In 2018, Murphy renominated one of Christie’s picks, Anne Patterson, for a tenured term. Another Christie-appointed justice, Faustino Fernandez-Vina, is up for tenure nine days after Timpone retires, and a third, Lee Solomon, finishes his initial seven-year term in June 2021.
Patterson, Fernandez-Vina, known as Fuzzy, and Solomon are Republicans.
If he wins re-election to a second term in 2021, Murphy will have an opportunity to completely make over the New Jersey Supreme Court.
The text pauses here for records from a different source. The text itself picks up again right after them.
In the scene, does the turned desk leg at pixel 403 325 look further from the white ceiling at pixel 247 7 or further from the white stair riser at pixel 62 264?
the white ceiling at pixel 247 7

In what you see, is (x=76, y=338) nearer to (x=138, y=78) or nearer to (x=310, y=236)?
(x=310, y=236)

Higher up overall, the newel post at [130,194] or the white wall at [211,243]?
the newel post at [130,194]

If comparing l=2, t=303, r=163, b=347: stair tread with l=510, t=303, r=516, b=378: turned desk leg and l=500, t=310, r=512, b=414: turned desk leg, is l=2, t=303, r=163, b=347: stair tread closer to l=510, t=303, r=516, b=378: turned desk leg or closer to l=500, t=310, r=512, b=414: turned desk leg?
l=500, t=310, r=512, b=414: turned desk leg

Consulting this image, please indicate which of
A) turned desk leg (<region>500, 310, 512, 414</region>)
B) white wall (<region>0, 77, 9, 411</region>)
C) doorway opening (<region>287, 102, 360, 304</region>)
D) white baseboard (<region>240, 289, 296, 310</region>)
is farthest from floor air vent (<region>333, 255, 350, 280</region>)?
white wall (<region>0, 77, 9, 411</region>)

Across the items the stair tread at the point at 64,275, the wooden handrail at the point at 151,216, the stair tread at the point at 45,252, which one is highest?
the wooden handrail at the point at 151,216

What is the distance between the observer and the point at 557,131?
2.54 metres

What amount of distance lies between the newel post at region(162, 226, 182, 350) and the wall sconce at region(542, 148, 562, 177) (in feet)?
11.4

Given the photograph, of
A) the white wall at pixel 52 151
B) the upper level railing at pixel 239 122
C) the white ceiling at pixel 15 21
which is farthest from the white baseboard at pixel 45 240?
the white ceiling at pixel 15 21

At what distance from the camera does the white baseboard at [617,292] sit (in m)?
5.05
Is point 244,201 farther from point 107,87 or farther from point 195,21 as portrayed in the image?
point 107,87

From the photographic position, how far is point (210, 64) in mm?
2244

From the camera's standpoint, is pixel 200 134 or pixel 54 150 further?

Justices Barry Albin, appointed by James E. McGreevey, and Fernandez-Vina and will reach the mandatory retirement age in 2022. Jayne LaVecchia, named by Christine Todd Whitman, and Solomon turn 70 in 2024.
Last April, the New Jersey Globe posted a possible short list of candidates who could be to Murphy’s liking:
* Elise Boddie, 51, a law professor at Rutgers-Newark and the former director of litigation for the NAACP Legal Defense and Education Fund. She founded The Inclusion Project at Rutgers Law and ran the Civil Rights and Racial Justice Policy working group for Hillary Clinton’s 2016 presidential campaign. Graduate of Yale University and Harvard Law School. Lives in Montclair.
* Greta Gooden Brown, 62, has served and as a Superior Court Judge since 2009 and an appellate court judge since 2016. She is a former deputy attorney general and state Insurance Fraud prosecutor. Graduate of Rutgers University Law School. Lives in Plainsboro.
* Norma Evans, 60, is career prosecutor and the president-elect of the Association of Black Women Lawyers of New Jersey. Served as an assistant Camden County prosecutor and deputy state attorney general. Graduate of Temple University Law School. Lives in Marlton.
* Karla Foy, 52, is a law professor at Seton Hall University who ran her own law firm in Hackensack and worked in the Office of the General Counsel at the U.S. Department of Education. She served as president of the Teaneck Community Charter School. Graduate of American University and Harvard Law School. Lives in Teaneck.
* Norrinda Hayat, 42, is a Rutgers-Newark law professor and director of the Civil Justice Clinic. She is a former trial attorney at the U.S. Department of Justice, Civil Rights Division, during the administration of President Barack Obama. Graduate of Dartmouth College and the University of Virginia Law School. Lives in Montclair.
* Kay Walcott Henderson, 48, has served as a Superior Court Judge since 2016. She is a former chief counsel to the Assembly Democrats under Speaker Joe Roberts, was an assistant counsel to Gov. Jon Corzine and served as an administrative law judge. Graduate of Villanova Law School. Lives in Lawrence Township.
* Kimberly Mutcherson, 47, the co-Dean of Rutgers-Camden law school and an expert on reproductive justice. She was an attorney at the Center for Reproductive Rights and the HIV Law Project. Graduate of the University of Pennsylvania and Columbia Law School. Lives in Oaklyn.
* Tracy Thompson, 52, a career prosecutor who served as the state attorney general’s Human Trafficking program director. She served as a deputy state attorney general and as a Mercer County assistant prosecutor. Graduate of the University of Pennsylvania and Temple University Law School. Lives in Trenton.
Gooden Brown will turn 63 next year and could be viewed as too old if Murphy wants his pick to have a lasting effect on the Supreme Court. The others, if renominated and reconfirmed in 2027, could each serve at least fifteen years on the Supreme Court.